> Excerpt provided
= = = = = = =

IMR: 1997: December: 17 -- Wednesday, 10:21 p.m.
Our Apartment, Waikiki, Hawai`i
It's way too hard to get out of a warm bed in the winter.

Unable to resist a good morning cuddle, I decided to skip work at AIB today, calling in and telling them I'll be in tomorrow instead. With Jen's days off now on Tuesday and Wednesday, I'll probably be pulling the same switch for the rest of the break.

I probably annoyed my boss, since another of her student helpers also decided to take today off, but... feh. Time alone with Jen is too precious, with barely 45 days (45 days!) left before our family grows by 50 percent.

So, Jen and I deliciously dozed straight til 11 a.m., then whizzed by Subway for "breakfast."

The original plan was to go to work at UH Press, then to Porteus Hall to help Michelle (a fellow Ka Leo survivor) with Keever's welfare website, then to Hamilton Library for the 6 p.m. Hawaiian study group.

Of course, that'd mean I'd be on campus well after dark. And Jen'd be sitting at home...

= = = = = = =

> Problems to work on
A. Translate this sentence from the diary entry into Spanish: "It's way too hard to get out of a warm bed in the winter."
B. Quote the stretch of the diary entry that begins with the words "So, Jen and" and ends with "sitting at home...".

> Data excerpt
= = = = = = =

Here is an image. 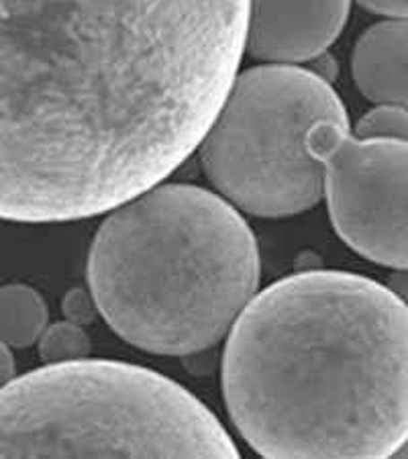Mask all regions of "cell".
<instances>
[{"mask_svg":"<svg viewBox=\"0 0 408 459\" xmlns=\"http://www.w3.org/2000/svg\"><path fill=\"white\" fill-rule=\"evenodd\" d=\"M249 0H0V212L64 223L172 176L231 92Z\"/></svg>","mask_w":408,"mask_h":459,"instance_id":"1","label":"cell"},{"mask_svg":"<svg viewBox=\"0 0 408 459\" xmlns=\"http://www.w3.org/2000/svg\"><path fill=\"white\" fill-rule=\"evenodd\" d=\"M221 382L257 455L395 457L408 437V308L361 273H292L235 321Z\"/></svg>","mask_w":408,"mask_h":459,"instance_id":"2","label":"cell"},{"mask_svg":"<svg viewBox=\"0 0 408 459\" xmlns=\"http://www.w3.org/2000/svg\"><path fill=\"white\" fill-rule=\"evenodd\" d=\"M100 316L129 345L211 350L257 294L262 259L239 209L192 184H158L109 211L86 262Z\"/></svg>","mask_w":408,"mask_h":459,"instance_id":"3","label":"cell"},{"mask_svg":"<svg viewBox=\"0 0 408 459\" xmlns=\"http://www.w3.org/2000/svg\"><path fill=\"white\" fill-rule=\"evenodd\" d=\"M0 455L235 459L241 451L178 382L143 366L84 358L3 386Z\"/></svg>","mask_w":408,"mask_h":459,"instance_id":"4","label":"cell"},{"mask_svg":"<svg viewBox=\"0 0 408 459\" xmlns=\"http://www.w3.org/2000/svg\"><path fill=\"white\" fill-rule=\"evenodd\" d=\"M350 125L341 96L307 65L259 64L237 76L198 147L200 168L235 209L257 219L307 212L325 169L307 145L321 121Z\"/></svg>","mask_w":408,"mask_h":459,"instance_id":"5","label":"cell"},{"mask_svg":"<svg viewBox=\"0 0 408 459\" xmlns=\"http://www.w3.org/2000/svg\"><path fill=\"white\" fill-rule=\"evenodd\" d=\"M307 145L323 164L331 225L347 247L408 270V143L360 139L329 118L308 131Z\"/></svg>","mask_w":408,"mask_h":459,"instance_id":"6","label":"cell"},{"mask_svg":"<svg viewBox=\"0 0 408 459\" xmlns=\"http://www.w3.org/2000/svg\"><path fill=\"white\" fill-rule=\"evenodd\" d=\"M353 0H249L245 54L262 64H310L339 39Z\"/></svg>","mask_w":408,"mask_h":459,"instance_id":"7","label":"cell"},{"mask_svg":"<svg viewBox=\"0 0 408 459\" xmlns=\"http://www.w3.org/2000/svg\"><path fill=\"white\" fill-rule=\"evenodd\" d=\"M352 76L374 105L408 108V19H384L360 35Z\"/></svg>","mask_w":408,"mask_h":459,"instance_id":"8","label":"cell"},{"mask_svg":"<svg viewBox=\"0 0 408 459\" xmlns=\"http://www.w3.org/2000/svg\"><path fill=\"white\" fill-rule=\"evenodd\" d=\"M49 325L48 302L29 284H6L0 290V335L13 350L37 345Z\"/></svg>","mask_w":408,"mask_h":459,"instance_id":"9","label":"cell"},{"mask_svg":"<svg viewBox=\"0 0 408 459\" xmlns=\"http://www.w3.org/2000/svg\"><path fill=\"white\" fill-rule=\"evenodd\" d=\"M92 351V342L84 325L65 321L49 323L37 342V353L43 364H65V361L84 359Z\"/></svg>","mask_w":408,"mask_h":459,"instance_id":"10","label":"cell"},{"mask_svg":"<svg viewBox=\"0 0 408 459\" xmlns=\"http://www.w3.org/2000/svg\"><path fill=\"white\" fill-rule=\"evenodd\" d=\"M353 135L360 139L408 143V108L398 105H376L360 117L353 127Z\"/></svg>","mask_w":408,"mask_h":459,"instance_id":"11","label":"cell"},{"mask_svg":"<svg viewBox=\"0 0 408 459\" xmlns=\"http://www.w3.org/2000/svg\"><path fill=\"white\" fill-rule=\"evenodd\" d=\"M62 310L68 321L84 325V327L94 321L96 315H100L91 288L88 290H84V288H72V290L65 292L62 300Z\"/></svg>","mask_w":408,"mask_h":459,"instance_id":"12","label":"cell"},{"mask_svg":"<svg viewBox=\"0 0 408 459\" xmlns=\"http://www.w3.org/2000/svg\"><path fill=\"white\" fill-rule=\"evenodd\" d=\"M355 3L386 19H408V0H355Z\"/></svg>","mask_w":408,"mask_h":459,"instance_id":"13","label":"cell"},{"mask_svg":"<svg viewBox=\"0 0 408 459\" xmlns=\"http://www.w3.org/2000/svg\"><path fill=\"white\" fill-rule=\"evenodd\" d=\"M14 377H17V361H14L13 347L3 343V347H0V382L6 386Z\"/></svg>","mask_w":408,"mask_h":459,"instance_id":"14","label":"cell"},{"mask_svg":"<svg viewBox=\"0 0 408 459\" xmlns=\"http://www.w3.org/2000/svg\"><path fill=\"white\" fill-rule=\"evenodd\" d=\"M386 284L392 288V292H395L408 308V270H395V273H392Z\"/></svg>","mask_w":408,"mask_h":459,"instance_id":"15","label":"cell"},{"mask_svg":"<svg viewBox=\"0 0 408 459\" xmlns=\"http://www.w3.org/2000/svg\"><path fill=\"white\" fill-rule=\"evenodd\" d=\"M395 457H408V437L403 441V446H400V447L396 449Z\"/></svg>","mask_w":408,"mask_h":459,"instance_id":"16","label":"cell"}]
</instances>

= = = = = = =

> Results of the exercise
A. Cuesta demasiado salir de una cama calentita en invierno.

B.
So, Jen and I deliciously dozed straight til 11 a.m., then whizzed by Subway for "breakfast."

The original plan was to go to work at UH Press, then to Porteus Hall to help Michelle (a fellow Ka Leo survivor) with Keever's welfare website, then to Hamilton Library for the 6 p.m. Hawaiian study group.

Of course, that'd mean I'd be on campus well after dark. And Jen'd be sitting at home...